Im Zusammenhang mit den Microsoft-Kündigungen las man, dass sich Level-Designer ein AI-Tool gebaut haben, um das Leveldesign zu beschleunigen – und dann durch genau dieses Tool ersetzt wurden. Genauer gesagt ging es um Candy Crush und ähnliche Spiele. Mein Gefühl sagt mir, dass die Schöpfungshöhe solcher Level recht gering ist und festen Mustern folgt. Perfekt also, um sich so etwas von AI erzeugen zu lassen. Es scheint also auch vorher eher Fleißarbeit als Denkarbeit gewesen zu sein.

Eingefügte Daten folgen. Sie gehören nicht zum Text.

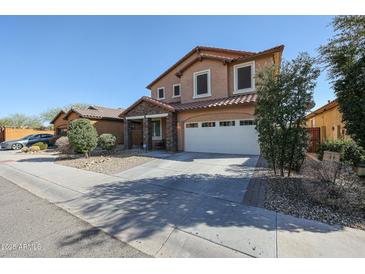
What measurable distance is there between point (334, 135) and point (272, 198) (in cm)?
1335

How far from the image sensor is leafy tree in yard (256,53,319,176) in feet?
19.7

Am Ende werden Menschen nicht durch AI ersetzt, sondern durch Menschen, die AI möglichst effizient einsetzen. Menschen, deren Arbeit immer darin bestand, Dinge nach festen Vorgaben abzuarbeiten und strukturierten Output zu liefern, sind leichter zu ersetzen. Programmierer gehören oft dazu – denn selbst in der Zeit vor AI war die eigentliche Programmierung selten die Herausforderung. Meist wusste man, was man tun wollte, hatte den Code schon im Kopf und saß dann zwei Stunden da, um alles niederzuschreiben und zu testen. Das nimmt einem jetzt die AI ab. Auch wenn ein AI-Agent manchmal selbst länger braucht und 30 Minuten benötigt, um alles anzulegen und zu befüllen, spart man dennoch viel Zeit. Ich hatte auch schon Meetings, bei denen mir die AI nebenbei etwas gebaut hat – und ich konnte nach dem Meeting sofort testen und meine kleinen Verbesserungen oder Funktionen einbauen.

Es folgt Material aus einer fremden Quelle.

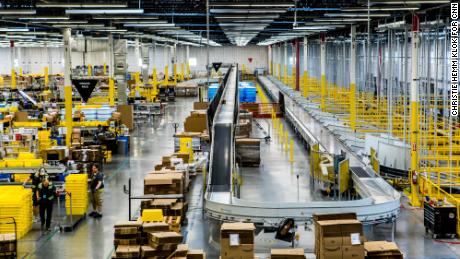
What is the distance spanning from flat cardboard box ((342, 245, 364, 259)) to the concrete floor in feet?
6.62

2004 in der Berufsschule haben wir gelernt, dass Entwickeln und Programmieren zwei unterschiedliche Dinge sind. Entwickeln ist die eigentliche Leistung, Programmieren ist der stupide, zeitraubende Teil der Aufgabe. Heute ist das deutlicher denn je.

Gleichzeitig zu diesen Entlassungen wird in Deutschland diskutiert, ob man die Arbeitszeiten verlängern sollte – vielleicht sogar einen Feiertag opfern sollte. Gerade für alle, die von AI betroffen sind, klingt das vollkommen realitätsfern. Die Menschen werden ja nicht entlassen, weil sie nicht in der Lage wären, mit AI-Tools mehr in weniger Zeit zu schaffen, sondern weil jetzt alle mehr schaffen – aber nicht mehr Arbeit da ist. Arbeit ist der limitierende Faktor, der es erlaubt, Leute freizustellen.

In Kommentaren regt man sich darüber auf, dass Firmen Millionengewinne einfahren und trotzdem so viele Angestellte entlassen. Aber es bringt auch nichts, Leute rumsitzen zu lassen, die keinen Mehrwert erbringen. Rumsitzen und nichts zu tun haben macht keinen Spaß und verursacht auch viel Stress. Die wenigsten Leute würden sich hinsetzen und einfach ein neues Produkt entwickeln. Wenn das so wäre, würde man sie liebend gern behalten – weil sie durch ihre Anwesenheit Mehrwert schaffen. Kaffee trinken und im Internet surfen zählt aber nicht dazu.

Die große Herausforderung für die Zukunft wird sein, dass Menschen lernen, wenig bis nichts mehr zu tun zu haben – weil weniger Menschen dieselbe Menge an Arbeit erledigen können, aber nicht mehr Arbeit entsteht. Auch die Gesellschaft muss einen Weg finden, den Menschen aufzuzeigen, wie sie einen Mehrwert schaffen können. Das Problem ist dann die Bezahlung, weil das bisherige Konzept nicht mehr passt. Das, was heute Geld einbringt, wird von AI übernommen – und der Mensch arbeitet noch, um sich selbst und die Gesellschaft zu verbessern.